┌──

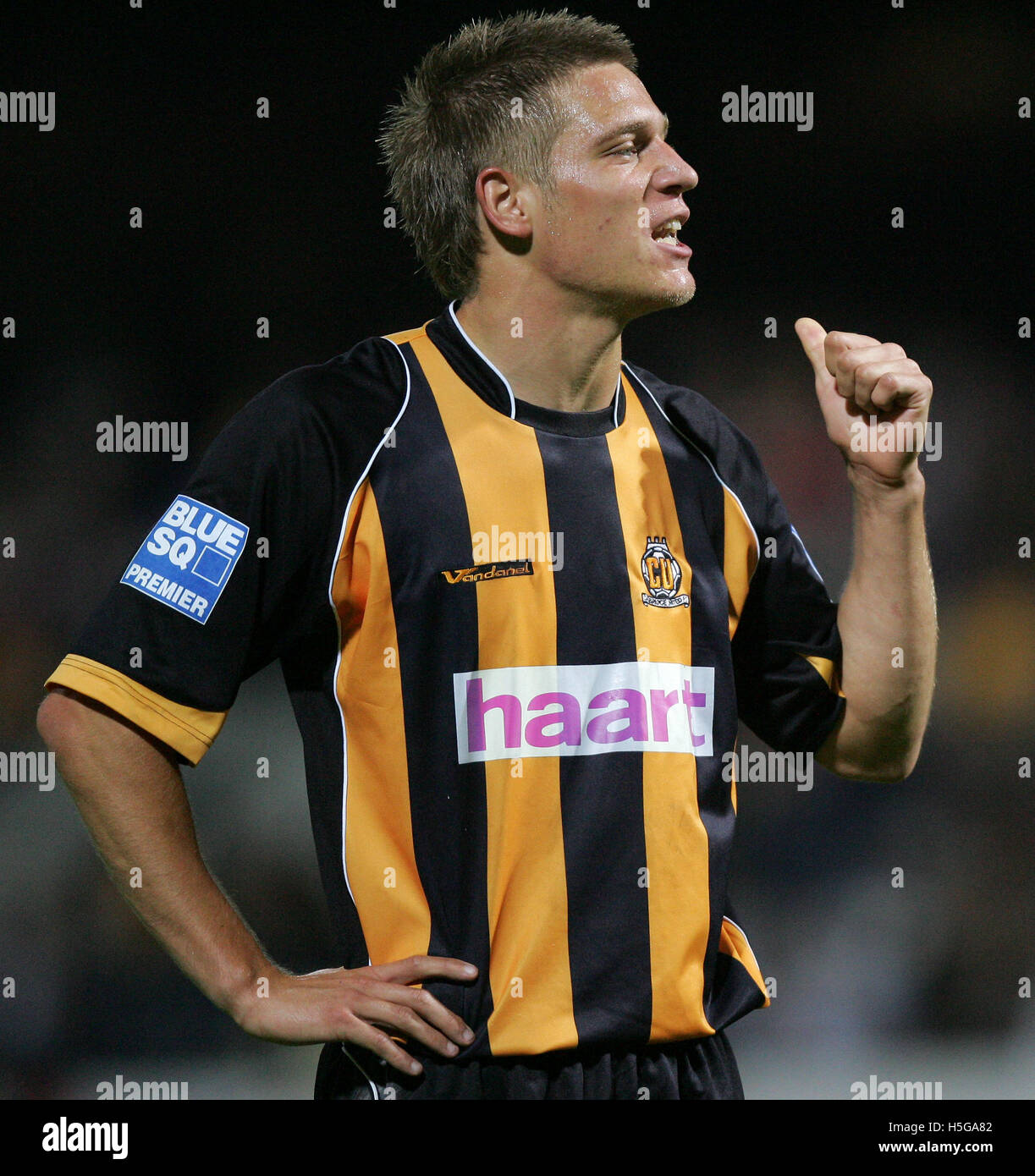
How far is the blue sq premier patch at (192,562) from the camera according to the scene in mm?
1265

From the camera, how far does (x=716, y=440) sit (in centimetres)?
155

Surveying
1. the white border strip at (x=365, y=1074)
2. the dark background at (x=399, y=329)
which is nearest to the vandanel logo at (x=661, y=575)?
the white border strip at (x=365, y=1074)

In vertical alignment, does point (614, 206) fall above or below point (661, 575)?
above

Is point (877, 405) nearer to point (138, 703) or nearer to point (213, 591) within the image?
point (213, 591)

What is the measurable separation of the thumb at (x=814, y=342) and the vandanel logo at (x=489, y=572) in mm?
445

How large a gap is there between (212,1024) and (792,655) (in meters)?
2.04

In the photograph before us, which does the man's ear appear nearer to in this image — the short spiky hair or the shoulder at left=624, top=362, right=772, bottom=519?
the short spiky hair

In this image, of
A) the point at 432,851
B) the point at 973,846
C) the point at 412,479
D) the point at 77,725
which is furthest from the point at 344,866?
the point at 973,846

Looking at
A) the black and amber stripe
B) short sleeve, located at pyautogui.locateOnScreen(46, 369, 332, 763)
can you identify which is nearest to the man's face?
the black and amber stripe

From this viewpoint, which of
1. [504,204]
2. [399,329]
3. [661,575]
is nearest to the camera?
[661,575]

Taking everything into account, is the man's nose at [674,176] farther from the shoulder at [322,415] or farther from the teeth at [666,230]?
the shoulder at [322,415]

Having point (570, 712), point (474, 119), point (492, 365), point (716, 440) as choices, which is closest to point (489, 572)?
point (570, 712)

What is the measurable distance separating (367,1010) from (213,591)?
0.43m

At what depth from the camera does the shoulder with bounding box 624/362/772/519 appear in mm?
1534
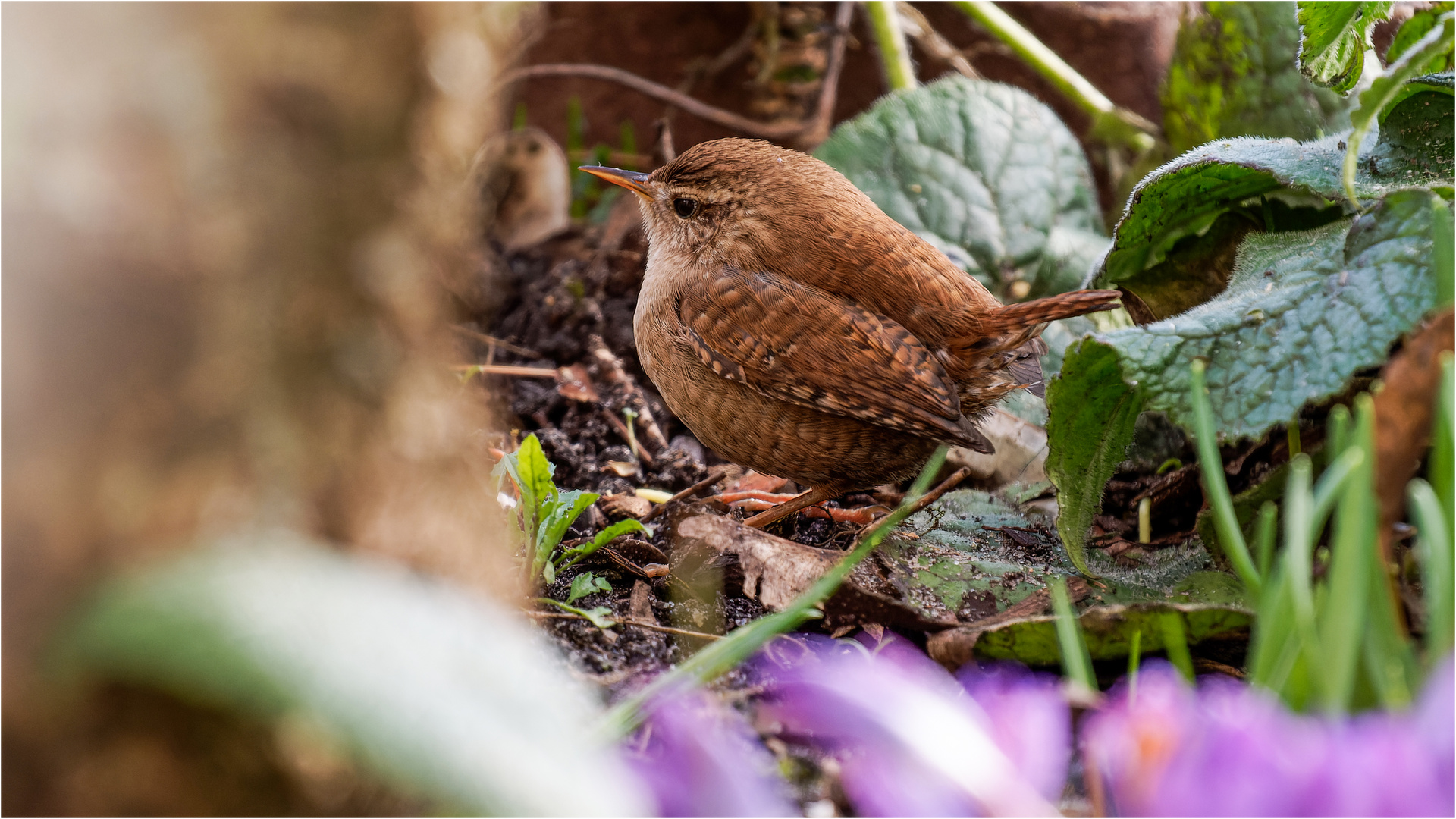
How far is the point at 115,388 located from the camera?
103 cm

└──

Problem requirements: Repeat the material above in full and exactly, omitting the pictures.

Exercise answer:
How far is the blue sq premier patch at (192,562) from the camera according to the scene in mm?
1265

From the camera, how far does (x=716, y=440) sit (in centimetres)?
155

Surveying
1. the white border strip at (x=365, y=1074)
2. the dark background at (x=399, y=329)
which is nearest to the vandanel logo at (x=661, y=575)?
the white border strip at (x=365, y=1074)

In vertical alignment, does point (614, 206) fall above or below point (661, 575)?
above

Is point (877, 405) nearer to point (138, 703) or nearer to point (213, 591) within the image?
point (213, 591)

What is the measurable separation of the thumb at (x=814, y=342) and the vandanel logo at (x=489, y=572) in mm?
445

How large a gap is there between (212,1024) and (792,655) (in meters)?
2.04

In the photograph before us, which does the man's ear appear nearer to in this image — the short spiky hair or the shoulder at left=624, top=362, right=772, bottom=519?
the short spiky hair

In this image, of
A) the point at 432,851
B) the point at 973,846
C) the point at 412,479
D) the point at 77,725
which is furthest from the point at 344,866?
the point at 973,846

Looking at
A) the black and amber stripe
B) short sleeve, located at pyautogui.locateOnScreen(46, 369, 332, 763)
can you identify which is nearest to the man's face?
the black and amber stripe

From this viewpoint, which of
1. [504,204]
2. [399,329]
3. [661,575]
is nearest to the camera?
[661,575]

Taking everything into account, is the man's nose at [674,176] farther from the shoulder at [322,415] or farther from the teeth at [666,230]?
the shoulder at [322,415]

Having point (570, 712), point (474, 119), point (492, 365), point (716, 440) as choices, which is closest to point (489, 572)?
point (570, 712)

What is the measurable distance separating (367,1010) from (213,591)?
0.43m

At what depth from the camera does the shoulder with bounding box 624/362/772/519 appear in mm?
1534
How far is the point at 115,388 located from the camera?
103 cm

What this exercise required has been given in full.